Quietly and very slowly, notwithstanding the inflammatory headlines, things are beginning to turn around. Credit is beginning to flow again. Here is a fast money lesson. Banks loan each other money, and take security to insure the loans. The interest rate paid from one bank to another is called the LIBOR rate, and many adjustable rate mortgages are tied to it, including mine. Back in September, with the collapse of Lehman Brothers, the 3 month LIBOR rate reached 4.5%. It usually is around 1%. This indicated a credit freeze. Banks stopped lending to each other because the security offered was worthless under current rules. Over the past 3 months, LIBOR has been slowly falling. For about a day a few weeks ago, it actually went under 1%. Right now it is at about 1.25%. This means that money is beginning to flow again.

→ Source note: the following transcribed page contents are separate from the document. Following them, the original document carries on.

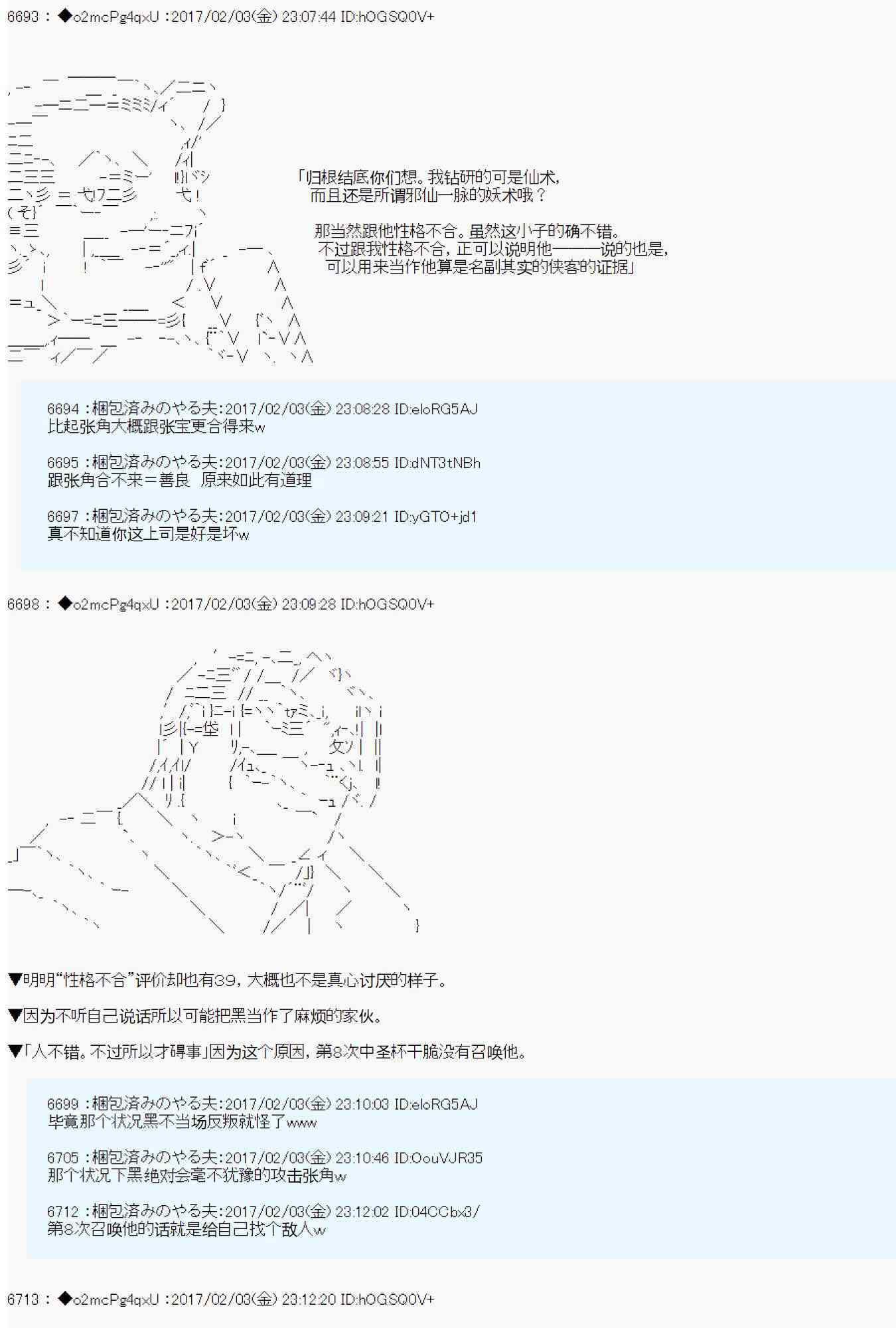 6693 : ◆o2mcPg4qxU :2017/02/03(金) 23:07:44 ID:hOGSQ0V+

「归根结底你们想。我钻研的可是仙术，
而且还是所谓邪仙一脉的妖术哦？

那当然跟他性格不合。虽然这小子的确不错。
不过跟我性格不合，正可以说明他———说的也是，
可以用来当作他算是名副其实的侠客的证据」

6694 :梱包済みのやる夫:2017/02/03(金) 23:08:28 ID:eloRG5AJ
比起张角大概跟张宝更合得来w

6695 :梱包済みのやる夫:2017/02/03(金) 23:08:55 ID:dNT3tNBh
跟张角合不来＝善良　原来如此有道理

6697 :梱包済みのやる夫:2017/02/03(金) 23:09:21 ID:yGTO+jd1
真不知道你这上司是好是坏w

6698 : ◆o2mcPg4qxU :2017/02/03(金) 23:09:28 ID:hOGSQ0V+

▼明明“性格不合”评价却也有39，大概也不是真心讨厌的样子。

▼因为不听自己说话所以可能把黑当作了麻烦的家伙。

▼「人不错。不过所以才碍事」因为这个原因，第8次中圣杯干脆没有召唤他。

6699 :梱包済みのやる夫:2017/02/03(金) 23:10:03 ID:eloRG5AJ
毕竟那个状况黑不当场反叛就怪了www

6705 :梱包済みのやる夫:2017/02/03(金) 23:10:46 ID:OouVJR35
那个状况下黑绝对会毫不犹豫的攻击张角w

6712 :梱包済みのやる夫:2017/02/03(金) 23:12:02 ID:04CCbx3/
第8次召唤他的话就是给自己找个敌人w

6713 : ◆o2mcPg4qxU :2017/02/03(金) 23:12:20 ID:hOGSQ0V+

Any move by the government to stabilize the questionable bonds will break the ice jam. The problem is, the government, under Bush and now under Obama, won’t do it. Two days ago Senator Charles Schumer from New York said it was too difficult to do because the bonds can’t be valued. Here is a value…50 cents on the dollar, and our government will make money on the deal. All of the money contained in the stimulus package won’t mean a tinker’s damn unless the government moves to stabilize the asset issue. Obama has promised a plan sometime next week, most likely based on bond guarantees. Hopefully, it will be based on pure economics and not political ideology.

What is scary is that Treasury Secretary Tim “ the tax cheat” Geithner was heavily involved with the Lehman collapse, the AIG bailout, and the subsequent mismanagement of the TARP funds spent afterwards. More than a few people in the know have stated his lack of abilities and experience made a difficult situation disastrous, triggering the huge difficulties we find ourselves in now. Now, now he is heading the whole show. He is not up to the task. Sure makes me feel secure.

The first rule of government in these kinds of situations is to do no harm. What do you think?